An opposing view is that defensive hiring practices might help you avoid an occasional poor hire, but at some point the marginal benefit is so small that it’s not worth it. In their review of their hiring processes, Google discovered that they could capture 86% of the value produced by interviews in the first four interactions. While each additional interview would increase the predictive accuracy by about a percentage point, Google decided this was not worth the cost, including the risk of losing good candidates. Following a similar logic, Amazon has settled at five interviewers per candidate.
Help your company transition to better hiring practices.
Even if you recognize that defensive hiring practices are hurting your chances to land great candidates, switching your organization’s hiring practices might be easier said than done. Here are a few measures you can take to nudge your organization in the right direction.
- Reduce the number of interviewers in your process. If you have more than four or five interviewers, chances are that the costs associated with the additional complexity in your process have exceeded the benefits they produce.

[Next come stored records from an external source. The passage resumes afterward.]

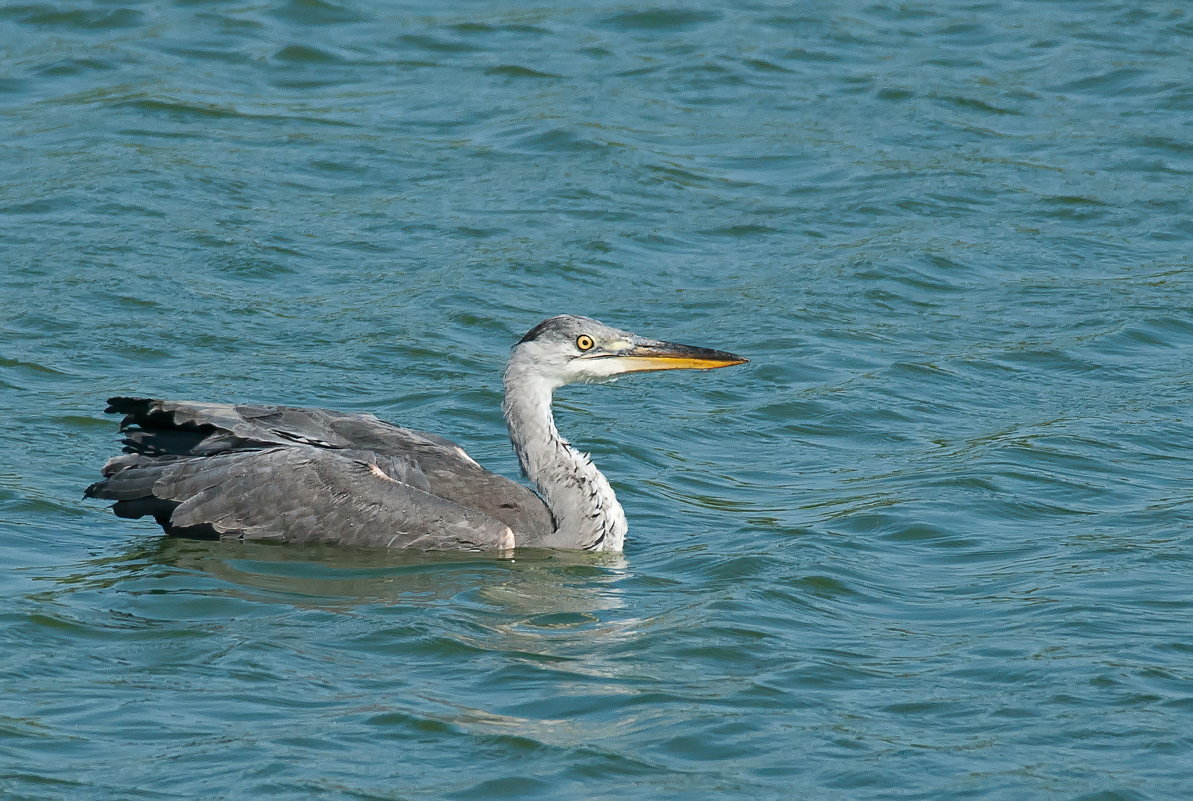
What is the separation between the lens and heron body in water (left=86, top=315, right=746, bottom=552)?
411 inches

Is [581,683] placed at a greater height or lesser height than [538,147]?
lesser

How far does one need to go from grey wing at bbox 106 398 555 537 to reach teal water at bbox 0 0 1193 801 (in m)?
0.42

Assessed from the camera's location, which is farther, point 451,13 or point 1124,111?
point 451,13

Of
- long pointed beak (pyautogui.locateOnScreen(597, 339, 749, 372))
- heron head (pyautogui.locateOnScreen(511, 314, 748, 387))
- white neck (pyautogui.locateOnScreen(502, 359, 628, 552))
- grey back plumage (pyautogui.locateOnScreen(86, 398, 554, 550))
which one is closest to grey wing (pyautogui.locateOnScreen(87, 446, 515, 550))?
grey back plumage (pyautogui.locateOnScreen(86, 398, 554, 550))

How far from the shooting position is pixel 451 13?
2103 centimetres

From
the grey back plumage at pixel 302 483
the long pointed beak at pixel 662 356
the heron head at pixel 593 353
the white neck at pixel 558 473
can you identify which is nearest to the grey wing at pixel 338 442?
the grey back plumage at pixel 302 483

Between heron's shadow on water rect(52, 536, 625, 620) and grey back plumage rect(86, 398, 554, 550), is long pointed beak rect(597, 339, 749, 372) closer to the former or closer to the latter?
grey back plumage rect(86, 398, 554, 550)

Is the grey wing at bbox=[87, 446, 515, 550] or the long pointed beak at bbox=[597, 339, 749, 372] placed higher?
the long pointed beak at bbox=[597, 339, 749, 372]

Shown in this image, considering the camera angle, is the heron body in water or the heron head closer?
the heron body in water

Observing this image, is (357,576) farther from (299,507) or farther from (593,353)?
(593,353)

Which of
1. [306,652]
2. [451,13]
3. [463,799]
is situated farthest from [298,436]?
[451,13]

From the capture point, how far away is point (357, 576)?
32.9 feet

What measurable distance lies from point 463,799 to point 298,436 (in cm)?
384

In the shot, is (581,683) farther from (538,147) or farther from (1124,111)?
(1124,111)
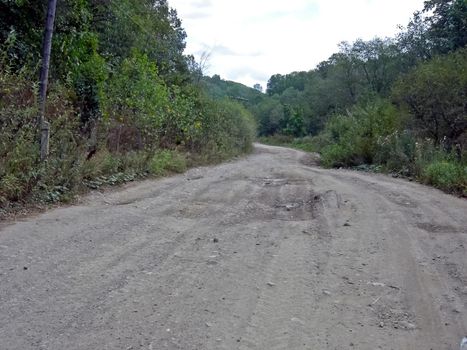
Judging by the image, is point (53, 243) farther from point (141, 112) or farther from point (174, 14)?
point (174, 14)

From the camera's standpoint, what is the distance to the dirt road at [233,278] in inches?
132

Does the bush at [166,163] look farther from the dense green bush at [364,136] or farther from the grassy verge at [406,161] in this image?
the dense green bush at [364,136]

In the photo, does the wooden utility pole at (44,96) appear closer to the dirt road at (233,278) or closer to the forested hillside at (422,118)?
the dirt road at (233,278)

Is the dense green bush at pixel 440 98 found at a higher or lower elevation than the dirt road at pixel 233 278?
higher

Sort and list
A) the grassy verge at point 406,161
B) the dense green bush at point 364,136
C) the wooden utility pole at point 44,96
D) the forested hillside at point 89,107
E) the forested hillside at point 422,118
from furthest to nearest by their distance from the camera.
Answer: the dense green bush at point 364,136 < the forested hillside at point 422,118 < the grassy verge at point 406,161 < the wooden utility pole at point 44,96 < the forested hillside at point 89,107

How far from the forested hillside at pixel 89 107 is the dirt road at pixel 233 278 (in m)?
0.96

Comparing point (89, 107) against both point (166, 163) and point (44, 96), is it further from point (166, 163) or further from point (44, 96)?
point (44, 96)

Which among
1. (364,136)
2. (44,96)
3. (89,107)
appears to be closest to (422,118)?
(364,136)

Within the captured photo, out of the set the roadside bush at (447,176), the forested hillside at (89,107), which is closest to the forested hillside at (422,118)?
the roadside bush at (447,176)

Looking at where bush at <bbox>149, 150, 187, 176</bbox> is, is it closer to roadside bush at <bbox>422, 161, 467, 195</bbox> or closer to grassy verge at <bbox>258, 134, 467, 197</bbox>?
grassy verge at <bbox>258, 134, 467, 197</bbox>

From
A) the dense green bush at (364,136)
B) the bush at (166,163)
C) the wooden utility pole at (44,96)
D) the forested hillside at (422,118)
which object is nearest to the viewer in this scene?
the wooden utility pole at (44,96)

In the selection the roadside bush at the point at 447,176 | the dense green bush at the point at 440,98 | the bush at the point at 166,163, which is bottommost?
the bush at the point at 166,163

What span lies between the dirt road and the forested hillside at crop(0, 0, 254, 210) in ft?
3.15

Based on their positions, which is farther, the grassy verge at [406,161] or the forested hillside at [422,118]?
the forested hillside at [422,118]
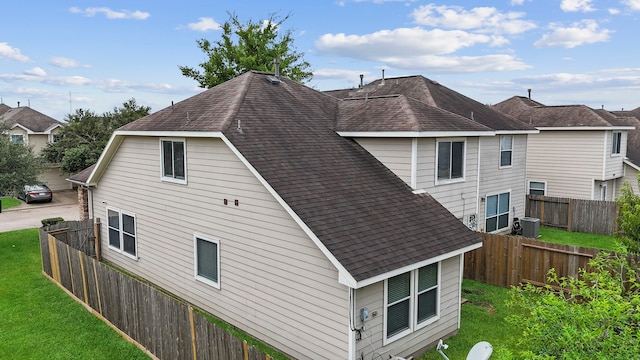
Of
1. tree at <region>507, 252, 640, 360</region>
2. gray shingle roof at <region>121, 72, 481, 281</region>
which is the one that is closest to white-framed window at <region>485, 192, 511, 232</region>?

- Be explicit about whose decision it is. Steer your organizational culture away from a consensus-oriented approach. Instead, for each role make it explicit whose decision it is, who else might have veto power, and that other interviewers should not be offended if a candidate is hired despite not getting their approval. And then keep repeating this message until most of your colleagues adapt to this new approach.
- Ask interviewers to use numerical ratings when evaluating candidates. We’ve experienced that doing so helps hiring committees focus on the holistic view rather than on one-off negative comments. Having interviewers submit their ratings before getting input from their colleagues will have the further benefit of reducing the chance of groupthink in your evaluations.
- Remove the “Dr. Deaths” from your hiring committee. Track which interviewers turn down the most candidates, and if they are not better at picking good hires, communicate with them that they will be removed from the hiring committee if they don’t correct their behavior.
- Change your culture to reward those who spot great hires, not penalizing those who end up with an occasional poor performer. You can further do this by emphasizing the difference between good decisions and good outcomes. Sometimes a fully logical bet will result in a poor outcome. If need be, call out those spreading negativism.
Changing your company’s consensus-oriented hiring culture will not be easy. But the steps listed above can help you gain an edge in your industry by hiring highly productive employees that are overlooked by your competitors.